The task is to assess the appropriateness of the legislation, practices and procedures ‘in relation to matters before the federal family courts where issues of family violence arise’. The words ‘before the federal family courts’ indicate that the main focus of the Review is on cases actually commenced, rather than the appropriateness of the legislation, practices or procedures in relation to the pre-court family dispute resolution process, except to the extent that they relate to cases before the courts.
The Review is not confined to the small minority of matters that proceed to adjudication. It includes cases involving family violence issues that are settled between the parties after proceedings have been commenced in the family courts.
The first of the five ‘objectives’ of the Review is ‘to examine whether the practices and procedures in the family courts encourage appropriate disclosure of family violence’. This objective requires consideration of whether the system discourages people who have been exposed to violence from making disclosures. The words ‘appropriate disclosure’ obviously exclude allegations that are knowingly false.
The second objective is ‘to examine whether appropriate support is provided within the court system for families who have experienced or are at risk of violence’. The word ‘support’ would include court facilities, sources of advice and/or referral available in the courts, and the demeanour and approach of court personnel.
The third objective is ‘to examine whether information disclosed to the courts by litigants or their representatives is appropriately shared or made available within the courts’. This objective refers to the sharing of information between the Family Court of Australia and the Federal Magistrates Court and within each court. The phrase ‘within the courts’, and the terms of reference of the ALRC Report announced by the Attorney-General, indicate that the Review does not include questions relating to the sharing of information between the federal courts and state and territory child protection or other bodies. Nor does it include the sharing of information between community-based counselling and dispute resolution services and the courts.
The fourth objective is ‘to examine whether the legislation and procedures support best practice for handling family violence matters’. This appears to emphasise that the Review is intended to include all aspects of the courts’ work in relation to family violence matters, and is intended to identify, if possible, the most desirable way of doing things.

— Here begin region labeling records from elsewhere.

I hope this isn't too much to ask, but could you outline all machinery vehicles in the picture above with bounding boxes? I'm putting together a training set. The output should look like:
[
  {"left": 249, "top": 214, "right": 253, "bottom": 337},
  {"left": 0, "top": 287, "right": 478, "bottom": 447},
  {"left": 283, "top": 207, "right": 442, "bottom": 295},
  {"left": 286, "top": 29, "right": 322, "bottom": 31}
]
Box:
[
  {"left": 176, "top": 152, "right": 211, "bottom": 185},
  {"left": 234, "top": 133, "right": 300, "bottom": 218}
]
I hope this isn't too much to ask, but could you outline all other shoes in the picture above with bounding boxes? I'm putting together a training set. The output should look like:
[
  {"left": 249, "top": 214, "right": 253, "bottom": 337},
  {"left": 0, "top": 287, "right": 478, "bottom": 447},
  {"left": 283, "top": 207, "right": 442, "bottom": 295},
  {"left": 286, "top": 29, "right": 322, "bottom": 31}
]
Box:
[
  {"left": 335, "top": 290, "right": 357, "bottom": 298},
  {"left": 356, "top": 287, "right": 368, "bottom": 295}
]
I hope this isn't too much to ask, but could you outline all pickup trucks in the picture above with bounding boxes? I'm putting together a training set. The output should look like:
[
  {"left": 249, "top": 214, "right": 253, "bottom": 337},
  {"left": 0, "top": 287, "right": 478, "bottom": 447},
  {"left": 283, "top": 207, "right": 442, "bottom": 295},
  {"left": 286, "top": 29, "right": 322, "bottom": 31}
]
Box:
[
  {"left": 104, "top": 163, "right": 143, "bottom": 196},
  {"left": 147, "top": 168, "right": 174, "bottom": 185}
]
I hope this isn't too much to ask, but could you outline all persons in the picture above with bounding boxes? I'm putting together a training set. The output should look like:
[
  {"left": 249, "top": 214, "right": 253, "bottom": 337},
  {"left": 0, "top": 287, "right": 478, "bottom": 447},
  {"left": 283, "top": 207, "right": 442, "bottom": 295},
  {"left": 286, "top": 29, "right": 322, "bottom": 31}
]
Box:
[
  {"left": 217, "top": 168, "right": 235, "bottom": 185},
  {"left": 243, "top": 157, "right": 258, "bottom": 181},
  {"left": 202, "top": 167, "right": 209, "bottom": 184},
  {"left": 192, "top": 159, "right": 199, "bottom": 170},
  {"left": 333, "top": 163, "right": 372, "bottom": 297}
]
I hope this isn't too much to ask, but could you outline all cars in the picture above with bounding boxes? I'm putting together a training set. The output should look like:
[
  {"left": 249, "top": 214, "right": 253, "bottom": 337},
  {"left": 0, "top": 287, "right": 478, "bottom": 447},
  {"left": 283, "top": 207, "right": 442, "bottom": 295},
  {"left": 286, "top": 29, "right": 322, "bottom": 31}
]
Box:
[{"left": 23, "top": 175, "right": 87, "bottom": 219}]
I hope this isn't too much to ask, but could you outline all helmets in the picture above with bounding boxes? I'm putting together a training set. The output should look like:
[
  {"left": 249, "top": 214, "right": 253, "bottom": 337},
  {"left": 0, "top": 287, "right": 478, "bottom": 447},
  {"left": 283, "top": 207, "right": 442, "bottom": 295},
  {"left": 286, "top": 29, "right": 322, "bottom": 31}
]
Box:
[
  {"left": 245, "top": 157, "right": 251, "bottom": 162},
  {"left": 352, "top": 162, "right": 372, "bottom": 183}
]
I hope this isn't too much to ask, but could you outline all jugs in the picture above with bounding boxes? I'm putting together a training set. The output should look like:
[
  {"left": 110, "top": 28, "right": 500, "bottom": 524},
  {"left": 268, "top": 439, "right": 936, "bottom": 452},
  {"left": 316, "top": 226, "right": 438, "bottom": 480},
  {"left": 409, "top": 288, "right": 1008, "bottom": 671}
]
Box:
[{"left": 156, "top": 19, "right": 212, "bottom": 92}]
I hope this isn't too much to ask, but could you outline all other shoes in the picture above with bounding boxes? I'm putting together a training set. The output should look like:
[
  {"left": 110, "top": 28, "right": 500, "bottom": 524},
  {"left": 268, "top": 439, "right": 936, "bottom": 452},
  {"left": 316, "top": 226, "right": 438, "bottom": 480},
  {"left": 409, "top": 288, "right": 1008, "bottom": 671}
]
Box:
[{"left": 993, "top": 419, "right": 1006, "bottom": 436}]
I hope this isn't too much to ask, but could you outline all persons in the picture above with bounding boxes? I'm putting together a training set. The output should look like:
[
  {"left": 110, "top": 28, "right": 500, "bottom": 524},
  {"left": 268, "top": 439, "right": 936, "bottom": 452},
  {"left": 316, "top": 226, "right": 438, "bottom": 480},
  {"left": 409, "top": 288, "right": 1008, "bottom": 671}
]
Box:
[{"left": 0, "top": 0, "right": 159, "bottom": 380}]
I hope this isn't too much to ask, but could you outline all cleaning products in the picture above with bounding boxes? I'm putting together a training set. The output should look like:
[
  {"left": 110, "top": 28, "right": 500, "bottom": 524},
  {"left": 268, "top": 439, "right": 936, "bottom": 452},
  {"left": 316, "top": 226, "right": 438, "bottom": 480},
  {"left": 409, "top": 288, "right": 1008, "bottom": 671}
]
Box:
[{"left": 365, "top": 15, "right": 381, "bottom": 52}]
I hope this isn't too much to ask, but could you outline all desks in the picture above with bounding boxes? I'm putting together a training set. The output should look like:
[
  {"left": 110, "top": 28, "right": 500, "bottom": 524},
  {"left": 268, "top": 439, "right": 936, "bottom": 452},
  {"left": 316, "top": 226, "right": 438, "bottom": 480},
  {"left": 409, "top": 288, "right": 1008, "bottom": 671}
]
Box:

The fifth objective is ‘to examine whether appropriate legal representation is provided in such cases’. This includes the question of legal aid and the representation of children as well as adults. I take the word ‘appropriate’ also to refer to the effectiveness of legal representation.
The terms of reference also require me to ‘take into account the case involving Darcey Freeman in considering recommendations for changes to improve responses to cases involving family violence’.
Some other matters relating to the scope of the Review require mention.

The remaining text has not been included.